Marathon Electric Kolkata started its journey as GEC UK, after the European Union was formed GEC of the UK and Alsthom of France merged to form GEC Alsthom. The company became Alstom. In 2007, Regal Rexnord Corporation of USA acquired Alstom India's motor and fan business and was named "Marathon Electric Motors India Limited".

Marathon Kolkata manufactures both LT induction & Large HT induction motors for domestic, commercial, and industrial segments. The motors are available as per industry requirements of the safe area and hazardous area applications. Marathon makes axial, propeller and centrifugal industrial fans.

Marathon Electric Motors has these manufacturing facilities:
- Kolkata works for HT and LT motors
- Ahmedabad works for LT motors

Additionally, Marathon India has 2 "global technology centers". One is in Hyderabad, another is in Pune, and there is a manufacturing facility for FHP and LT motors located in Faridabad.

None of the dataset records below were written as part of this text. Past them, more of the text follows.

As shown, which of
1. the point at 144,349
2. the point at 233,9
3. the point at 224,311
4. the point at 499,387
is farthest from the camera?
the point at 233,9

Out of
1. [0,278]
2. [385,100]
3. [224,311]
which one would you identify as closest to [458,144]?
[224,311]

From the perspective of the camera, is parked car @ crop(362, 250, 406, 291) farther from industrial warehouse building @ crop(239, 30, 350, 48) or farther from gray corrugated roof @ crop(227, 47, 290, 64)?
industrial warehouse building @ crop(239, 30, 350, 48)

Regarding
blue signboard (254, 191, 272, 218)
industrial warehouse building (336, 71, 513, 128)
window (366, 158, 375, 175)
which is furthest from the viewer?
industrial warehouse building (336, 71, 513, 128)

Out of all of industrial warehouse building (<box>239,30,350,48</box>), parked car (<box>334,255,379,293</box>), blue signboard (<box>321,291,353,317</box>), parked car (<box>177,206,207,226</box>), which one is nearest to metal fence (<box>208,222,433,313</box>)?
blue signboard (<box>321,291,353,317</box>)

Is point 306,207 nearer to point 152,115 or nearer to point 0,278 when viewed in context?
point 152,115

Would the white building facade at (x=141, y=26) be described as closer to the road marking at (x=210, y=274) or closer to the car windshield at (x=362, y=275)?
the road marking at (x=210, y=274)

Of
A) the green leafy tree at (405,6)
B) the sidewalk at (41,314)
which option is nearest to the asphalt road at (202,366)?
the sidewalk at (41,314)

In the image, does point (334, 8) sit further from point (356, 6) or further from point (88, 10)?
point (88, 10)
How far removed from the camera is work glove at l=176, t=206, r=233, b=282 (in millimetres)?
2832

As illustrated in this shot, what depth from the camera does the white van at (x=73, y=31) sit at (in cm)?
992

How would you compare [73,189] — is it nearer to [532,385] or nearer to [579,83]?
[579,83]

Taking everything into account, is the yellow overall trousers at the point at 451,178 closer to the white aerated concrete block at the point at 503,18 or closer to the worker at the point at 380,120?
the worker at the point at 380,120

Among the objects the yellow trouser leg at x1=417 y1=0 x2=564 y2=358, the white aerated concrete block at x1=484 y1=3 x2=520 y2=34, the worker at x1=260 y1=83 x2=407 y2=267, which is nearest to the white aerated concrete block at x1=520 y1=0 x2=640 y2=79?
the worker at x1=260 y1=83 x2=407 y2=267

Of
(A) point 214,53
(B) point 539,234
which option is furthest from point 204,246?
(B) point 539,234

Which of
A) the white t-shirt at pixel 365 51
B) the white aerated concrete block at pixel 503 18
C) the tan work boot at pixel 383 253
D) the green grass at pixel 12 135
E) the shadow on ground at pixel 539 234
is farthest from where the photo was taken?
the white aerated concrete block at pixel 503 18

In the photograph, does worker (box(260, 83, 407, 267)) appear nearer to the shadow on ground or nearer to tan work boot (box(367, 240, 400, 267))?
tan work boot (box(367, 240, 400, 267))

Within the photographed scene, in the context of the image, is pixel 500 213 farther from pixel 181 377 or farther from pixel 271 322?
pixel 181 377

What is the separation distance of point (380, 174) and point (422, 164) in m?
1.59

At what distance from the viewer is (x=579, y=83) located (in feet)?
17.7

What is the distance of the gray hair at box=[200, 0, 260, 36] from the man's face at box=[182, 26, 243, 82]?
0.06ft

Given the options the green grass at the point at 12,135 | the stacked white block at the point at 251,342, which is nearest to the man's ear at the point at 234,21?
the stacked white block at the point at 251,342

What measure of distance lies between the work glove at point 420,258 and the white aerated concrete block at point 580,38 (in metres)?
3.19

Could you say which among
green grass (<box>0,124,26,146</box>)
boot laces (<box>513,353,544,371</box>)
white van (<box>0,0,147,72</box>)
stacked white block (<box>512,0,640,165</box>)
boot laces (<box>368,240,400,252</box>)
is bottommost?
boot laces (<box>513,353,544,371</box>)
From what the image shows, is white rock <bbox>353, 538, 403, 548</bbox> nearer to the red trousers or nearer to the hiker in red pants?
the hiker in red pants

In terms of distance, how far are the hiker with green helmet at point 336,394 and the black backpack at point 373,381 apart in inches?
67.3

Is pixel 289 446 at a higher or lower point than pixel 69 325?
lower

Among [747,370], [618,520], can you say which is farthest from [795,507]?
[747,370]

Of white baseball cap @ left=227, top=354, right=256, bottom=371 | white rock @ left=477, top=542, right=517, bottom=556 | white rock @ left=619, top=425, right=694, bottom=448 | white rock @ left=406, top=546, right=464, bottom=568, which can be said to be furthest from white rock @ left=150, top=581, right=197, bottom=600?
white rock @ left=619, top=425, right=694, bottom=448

==Global Technology Centre - India (GTCI)==
Located in Hyderabad and Pune, GTCI is an engineering and info-tech hub, where engineering and IT teams operate in collaboration with worldwide Regal Rexnord centers. Hyderabad GTCI was established in August 2005 and Pune GTCI in July 2015. The centers are global R & D support arms of the Regal Rexnord Corporation.